Project Team

Dr. Bidisha Ghosh (PI) is an Associate Professor in the School of Engineering, TCD. She is an expert in traffic & air pollution prediction using statistical methods, time-series modelling, artificial intelligence algorithms, sustainable transportation, and health impact assessment of active travel. She has published over 100 peer-reviewed journal and conference articles with >1000 citations. She is the Chair of the Irish Transport Research Network (ITRN). She has been and is currently involved in multiple EPA projects on traffic and air pollution, health impact assessment of active travel, & effects of transport fleet modernisation etc.

Dr. Fionn Rogan (CO-PI) is a Senior Research Fellow in UCC and MaREI. Fionn has a PhD in energy systems modelling and has worked with simulation and optimisation energy system models to support climate action policy making in Ireland.

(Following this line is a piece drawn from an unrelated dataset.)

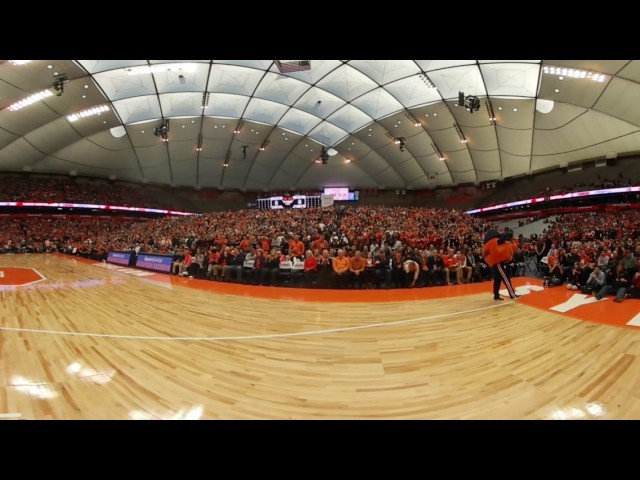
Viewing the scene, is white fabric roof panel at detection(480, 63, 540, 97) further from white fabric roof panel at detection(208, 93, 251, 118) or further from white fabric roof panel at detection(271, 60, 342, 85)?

Dr. Mounisai Siddartha Middela is a postdoctoral research fellow in the School of Engineering, Trinity College Dublin. He completed his PhD in Civil Engineering from Indian Institute of Technology (IIT), Madras in 2022. His research interests in are sustainable transport planning, freight transportation, and econometric modelling. He has experience working on various projects such as developing a roadmap for electrification of freight vehicles, and electric vehicle battery discharge level and range prediction models in Chennai, India. He has also developed spatial demand prediction models for freight systems and emergency response systems.

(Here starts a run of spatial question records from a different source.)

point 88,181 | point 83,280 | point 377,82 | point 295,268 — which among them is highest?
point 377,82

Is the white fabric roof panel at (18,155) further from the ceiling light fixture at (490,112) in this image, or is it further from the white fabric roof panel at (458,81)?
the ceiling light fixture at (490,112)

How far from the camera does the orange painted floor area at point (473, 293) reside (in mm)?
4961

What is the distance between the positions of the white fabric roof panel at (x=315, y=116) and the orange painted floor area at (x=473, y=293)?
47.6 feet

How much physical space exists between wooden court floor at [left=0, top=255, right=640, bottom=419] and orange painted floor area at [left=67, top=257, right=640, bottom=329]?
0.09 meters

Dr. Vahid Aryanpur is a post-doctoral researcher at MaREI, UCC. He has been involved in various energy systems modelling projects focusing on sustainable and net-zero decarbonisation target. Vahid has a significant ability to develop and use simulation and optimisation models to inform the decision-making process. His publications mainly address long-term transition scenarios for the power and transportation sectors. He also investigates how higher spatial resolution, energy-economy linkage, structural and parametric uncertainties, and heterogeneity of consumers impact model development and findings.